Так началась новая жизнь в столице. И началась так же безрадостно, как и всегда: без денег, с одной лишь надеждой на лучшие дни.

Наруз Ахмед лежал, уставившись в грязный ко­сой потолок, и думал о том, куда мог деваться Али Мансур. Позавчера утром он покинул дом с тем, что­бы купить рису и муки, и больше не появлялся. Что могло случиться? Или он выехал куда-нибудь? Почему же тогда не зашел за своим сундуком? Без него фо­кусник как без рук, все волшебство заключено в этом старом сундучке, валяющемся сейчас в углу ка­морки.

Занятый этими мыслями, Наруз скорее почувствовал, чем услышал, что в комнату кто-то вошел. Он привстал и увидел незнакомого худого старика в белом халате. Стоя посреди комнаты и вращая головой на длинной шее, он презрительно осматривал голые стены. Когда взгляд его остановился на деревянном лежаке, где, све­сив ноги, сидел Наруз Ахмед, старик сказал:

– Салям алейкум!

– Алейкум салям! – торопливо ответил хозяин и, соскочив с лежака, поклонился гостю.

Старик вздохнул, сел на край, достал из-за пояса маленькую тыковку, вынул из нее щепотку наса и, за­ложив ее за щеку, начал жевать.
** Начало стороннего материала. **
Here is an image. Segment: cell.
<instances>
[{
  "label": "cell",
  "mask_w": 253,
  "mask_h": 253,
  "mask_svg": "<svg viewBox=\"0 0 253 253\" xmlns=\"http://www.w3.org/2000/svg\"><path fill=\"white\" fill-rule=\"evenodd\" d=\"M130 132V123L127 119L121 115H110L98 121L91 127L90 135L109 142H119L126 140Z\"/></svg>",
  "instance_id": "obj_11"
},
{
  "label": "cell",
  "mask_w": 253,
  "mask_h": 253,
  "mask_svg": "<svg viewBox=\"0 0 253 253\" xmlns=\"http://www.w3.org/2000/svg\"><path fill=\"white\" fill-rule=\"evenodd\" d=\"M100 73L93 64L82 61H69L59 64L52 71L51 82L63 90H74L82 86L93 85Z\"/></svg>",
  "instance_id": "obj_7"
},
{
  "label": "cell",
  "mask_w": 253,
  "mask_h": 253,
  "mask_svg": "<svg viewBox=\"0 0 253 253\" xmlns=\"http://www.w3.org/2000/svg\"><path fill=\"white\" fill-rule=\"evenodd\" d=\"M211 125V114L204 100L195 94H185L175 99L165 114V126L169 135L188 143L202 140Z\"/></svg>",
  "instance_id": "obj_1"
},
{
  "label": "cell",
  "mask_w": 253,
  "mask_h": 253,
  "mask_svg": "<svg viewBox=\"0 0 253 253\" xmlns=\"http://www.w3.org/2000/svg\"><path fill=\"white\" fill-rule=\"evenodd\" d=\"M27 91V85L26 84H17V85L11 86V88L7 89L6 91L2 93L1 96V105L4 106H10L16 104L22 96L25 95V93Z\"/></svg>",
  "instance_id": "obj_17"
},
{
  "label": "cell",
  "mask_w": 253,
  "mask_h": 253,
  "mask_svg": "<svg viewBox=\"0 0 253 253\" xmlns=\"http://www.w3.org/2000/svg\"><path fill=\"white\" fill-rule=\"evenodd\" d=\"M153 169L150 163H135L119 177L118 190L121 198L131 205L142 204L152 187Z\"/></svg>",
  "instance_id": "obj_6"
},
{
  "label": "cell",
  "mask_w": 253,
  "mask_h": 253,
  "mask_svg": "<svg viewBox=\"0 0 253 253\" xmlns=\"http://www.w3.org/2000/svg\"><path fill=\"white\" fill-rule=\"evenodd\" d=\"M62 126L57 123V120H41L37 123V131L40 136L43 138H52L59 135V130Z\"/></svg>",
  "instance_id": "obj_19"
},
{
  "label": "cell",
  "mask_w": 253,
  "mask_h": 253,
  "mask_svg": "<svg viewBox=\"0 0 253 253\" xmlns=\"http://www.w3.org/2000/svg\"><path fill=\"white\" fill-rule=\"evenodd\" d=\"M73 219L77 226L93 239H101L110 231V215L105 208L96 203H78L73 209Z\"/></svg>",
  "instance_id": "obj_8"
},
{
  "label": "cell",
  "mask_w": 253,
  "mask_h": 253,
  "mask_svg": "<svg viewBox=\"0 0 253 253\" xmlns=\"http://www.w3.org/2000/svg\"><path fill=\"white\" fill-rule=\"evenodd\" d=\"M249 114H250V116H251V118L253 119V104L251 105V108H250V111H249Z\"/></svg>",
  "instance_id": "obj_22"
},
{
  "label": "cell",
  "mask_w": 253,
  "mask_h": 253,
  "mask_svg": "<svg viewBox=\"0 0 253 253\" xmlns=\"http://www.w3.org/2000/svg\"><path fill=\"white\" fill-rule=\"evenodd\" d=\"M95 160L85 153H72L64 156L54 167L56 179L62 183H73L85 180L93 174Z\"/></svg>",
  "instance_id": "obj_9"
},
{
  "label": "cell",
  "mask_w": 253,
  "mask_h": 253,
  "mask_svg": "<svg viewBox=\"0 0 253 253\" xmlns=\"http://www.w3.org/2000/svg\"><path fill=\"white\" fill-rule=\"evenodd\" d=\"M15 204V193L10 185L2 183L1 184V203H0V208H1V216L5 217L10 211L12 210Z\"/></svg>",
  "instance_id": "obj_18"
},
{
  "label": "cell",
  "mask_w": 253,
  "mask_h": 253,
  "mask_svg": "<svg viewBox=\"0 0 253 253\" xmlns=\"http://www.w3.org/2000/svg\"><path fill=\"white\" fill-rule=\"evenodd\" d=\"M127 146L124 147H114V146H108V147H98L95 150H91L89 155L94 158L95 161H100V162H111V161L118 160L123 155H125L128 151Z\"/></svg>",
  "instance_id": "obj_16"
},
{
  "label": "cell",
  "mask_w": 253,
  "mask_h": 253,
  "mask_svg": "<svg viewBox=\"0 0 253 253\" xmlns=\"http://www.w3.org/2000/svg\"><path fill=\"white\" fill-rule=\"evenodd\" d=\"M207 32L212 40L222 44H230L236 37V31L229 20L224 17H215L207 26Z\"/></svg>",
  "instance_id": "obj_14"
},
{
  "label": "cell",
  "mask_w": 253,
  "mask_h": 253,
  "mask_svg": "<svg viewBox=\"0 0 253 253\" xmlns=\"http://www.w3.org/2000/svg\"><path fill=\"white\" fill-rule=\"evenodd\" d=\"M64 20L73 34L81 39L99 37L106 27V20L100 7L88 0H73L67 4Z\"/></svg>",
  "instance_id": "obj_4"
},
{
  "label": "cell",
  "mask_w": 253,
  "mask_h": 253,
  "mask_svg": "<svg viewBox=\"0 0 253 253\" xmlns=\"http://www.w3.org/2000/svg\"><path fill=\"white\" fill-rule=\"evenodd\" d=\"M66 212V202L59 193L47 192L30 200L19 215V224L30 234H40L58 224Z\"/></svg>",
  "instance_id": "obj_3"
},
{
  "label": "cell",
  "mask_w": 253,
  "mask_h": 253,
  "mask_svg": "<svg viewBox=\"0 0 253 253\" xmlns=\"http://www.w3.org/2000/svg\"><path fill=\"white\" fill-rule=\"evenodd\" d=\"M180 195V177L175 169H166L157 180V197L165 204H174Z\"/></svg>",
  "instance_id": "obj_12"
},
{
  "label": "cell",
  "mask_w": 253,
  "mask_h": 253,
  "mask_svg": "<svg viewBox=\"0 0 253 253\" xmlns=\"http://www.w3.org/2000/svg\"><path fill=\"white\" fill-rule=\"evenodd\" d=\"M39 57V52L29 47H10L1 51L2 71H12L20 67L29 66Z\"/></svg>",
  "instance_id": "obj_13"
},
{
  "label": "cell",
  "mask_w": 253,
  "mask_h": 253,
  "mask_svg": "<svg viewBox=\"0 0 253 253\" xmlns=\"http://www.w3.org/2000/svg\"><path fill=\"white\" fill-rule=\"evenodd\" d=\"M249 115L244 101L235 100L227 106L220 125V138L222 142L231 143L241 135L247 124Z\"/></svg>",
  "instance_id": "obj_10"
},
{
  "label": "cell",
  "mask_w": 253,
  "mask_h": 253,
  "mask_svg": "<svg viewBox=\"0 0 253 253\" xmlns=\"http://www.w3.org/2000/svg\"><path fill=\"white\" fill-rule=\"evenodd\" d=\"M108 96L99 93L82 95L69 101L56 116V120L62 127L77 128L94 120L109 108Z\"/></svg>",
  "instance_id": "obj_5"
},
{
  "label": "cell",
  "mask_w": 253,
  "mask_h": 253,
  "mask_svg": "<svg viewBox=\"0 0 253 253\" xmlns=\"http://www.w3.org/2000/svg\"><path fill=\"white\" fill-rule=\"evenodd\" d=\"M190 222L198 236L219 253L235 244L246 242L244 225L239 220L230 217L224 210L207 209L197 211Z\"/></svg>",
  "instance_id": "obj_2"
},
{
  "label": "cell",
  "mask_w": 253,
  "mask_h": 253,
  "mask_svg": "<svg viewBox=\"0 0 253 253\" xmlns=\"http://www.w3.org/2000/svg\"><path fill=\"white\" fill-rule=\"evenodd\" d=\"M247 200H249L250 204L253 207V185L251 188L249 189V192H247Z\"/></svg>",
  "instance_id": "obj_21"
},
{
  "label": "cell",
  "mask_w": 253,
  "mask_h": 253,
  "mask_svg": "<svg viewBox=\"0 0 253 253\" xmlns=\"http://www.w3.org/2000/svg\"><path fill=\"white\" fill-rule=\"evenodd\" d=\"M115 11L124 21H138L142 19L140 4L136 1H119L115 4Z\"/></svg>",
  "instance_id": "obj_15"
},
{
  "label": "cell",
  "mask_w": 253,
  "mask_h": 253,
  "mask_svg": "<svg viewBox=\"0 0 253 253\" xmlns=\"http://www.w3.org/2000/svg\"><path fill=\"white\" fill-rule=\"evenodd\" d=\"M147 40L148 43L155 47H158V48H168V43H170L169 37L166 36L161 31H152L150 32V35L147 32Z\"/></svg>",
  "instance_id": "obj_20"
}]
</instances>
Наруз Ахмед с растерянным видом смотрел на не­ожиданного гостя. Его охватило какое-то смутное бес­покойство.

Старик посидел некоторое время в молчании, а за­тем без всяких восточных церемоний спросил:

– Как твое имя?

– Наруз Ахмед.

– Сын Ахмедбека?

– Да.

– Не думал встретиться... Ты узнаешь меня?

Наруз еще пристальнее всмотрелся в изрезанное глу­бокими морщинами лицо старика и отрицательно пока­чал головой. Нет, он не знал этого человека.

– Это было давно. Много лет назад, – тихо прого­ворил гость. – Я был таким, как ты сейчас, а ты – со­всем маленьким. Вот таким, – и он показал рукой. – Я первый обучил тебя грамоте. Я – Ахун Иргашев.

Нарузу Ахмеду показалось, будто силы сразу остави­ли его: плечи опустились, руки беспомощно повисли.

– Ахун-ата? – пробормотал он, почти не шевеля гу­бами.

Старик закивал головой, и лицо его задвигалось в улыбке.

– Я помню... Я вспомнил... Увидев вас, я почувство­вал...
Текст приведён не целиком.